Food is the kind of thing you can forget to think about until you really need it, at which point it is maybe too late. We’ve already covered how to keep your food (and yourselves) safe from bears and other creatures of the night, but maybe you’re wondering just what food you should even be bringing with you. What will survive the non-refrigerated trek? What will taste delicious even when consumed raw or cooked over a teeny little stove? Fret not! The answers to those questions, and more, in our food guide below:
1. The most important meal of the day
Breakfast food is the greatest invention possibly ever, not just for ordinary life in your kitchen but also for your camping adventures in the wilderness. Many of your favorite morning munchies are perfect for your backpacking trip: cereal, oatmeal, cereal bars, pop tarts. Fun fact about individual packs of Quaker oatmeal – those bags that the flakes come in are waxed on the inside, meaning you can just pour hot water into the open pouch and eat it from there. No dishwashing required!
Remember the purpose of trail mix is not just to taste good: this stuff is your fuel, so select the ingredients accordingly. Good: unsalted nuts (the salt will dehydrate you), dried fruit, non-sugary cereal (Cheerios are always a good choice). Bad: chocolate chips or M&Ms—the sugar will only give you a quick jolt of energy, after which you will crash. Also, chocolate will melt and the trail mix will stick together in clumps. If you must, throw in a very tiny amount of those chocolatey suckers and it’ll be a pleasant sweet surprise when one lands on your tongue.
3. Drink the Kool Aid
The importance of hydration cannot be overstated. On pretty much every camping trip I’ve been on, whenever someone complained of an ailment, the leader’s first response would always be, “Drink more water.” Even if another kid said, “But I’ve got a splinter!” it was still always water. Water heals all. But you know the real downside to water? After a while, the thought of drinking it might make you want to cry. Plus, if you’ve sanitized the water by adding iodine to it and letting it sit, said water probably tastes disgusting. The solution: drink mixes. Bring Kool-Aid powder, instant lemonade, or whatever you’re into. Bring on the deliciousness and the H20.
4. Flatter Yourself
Since you’ve got to consider how well your food will fit in your pack, opt for flatter foods over bulkier ones. Don’t waste space with bread or buns: you’d be surprised how many things you can eat on a wrap or a tortilla. You can even trick your brain into thinking these are different foods: grilled cheese, cheese quesadillas, vegetarian hamburger wraps… the list goes on.

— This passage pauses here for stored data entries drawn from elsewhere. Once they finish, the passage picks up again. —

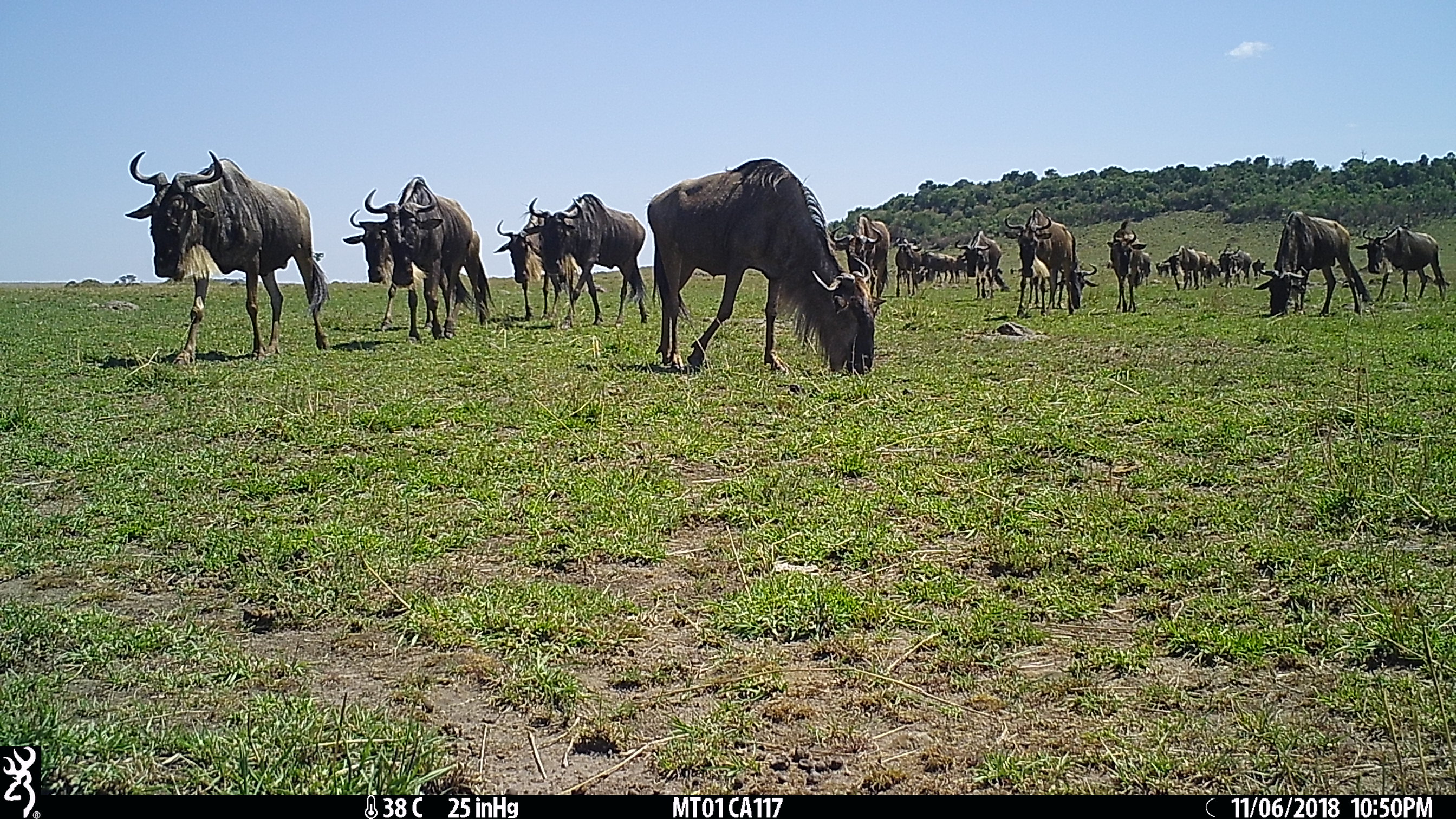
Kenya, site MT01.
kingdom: Animalia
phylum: Chordata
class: Mammalia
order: Artiodactyla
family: Bovidae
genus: Connochaetes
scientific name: Connochaetes taurinus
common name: blue wildebeest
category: wildebeest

Bringing freeze-dried food is a good call, as is stuff that expands when you cook it, like pasta. Minimal space in your pack, maximum space in your belly. If you’re going to bring meat, eat it on the first day—E. Coli on the trail would be a downer, to say the least. Canned goods are great, but they can be a little heavy/a lot heavy when you’ve been carrying them for a while, so try not to go overboard on those. Before you hit the trail, mock-pack your backpack and make sure you feel comfortable with the weight.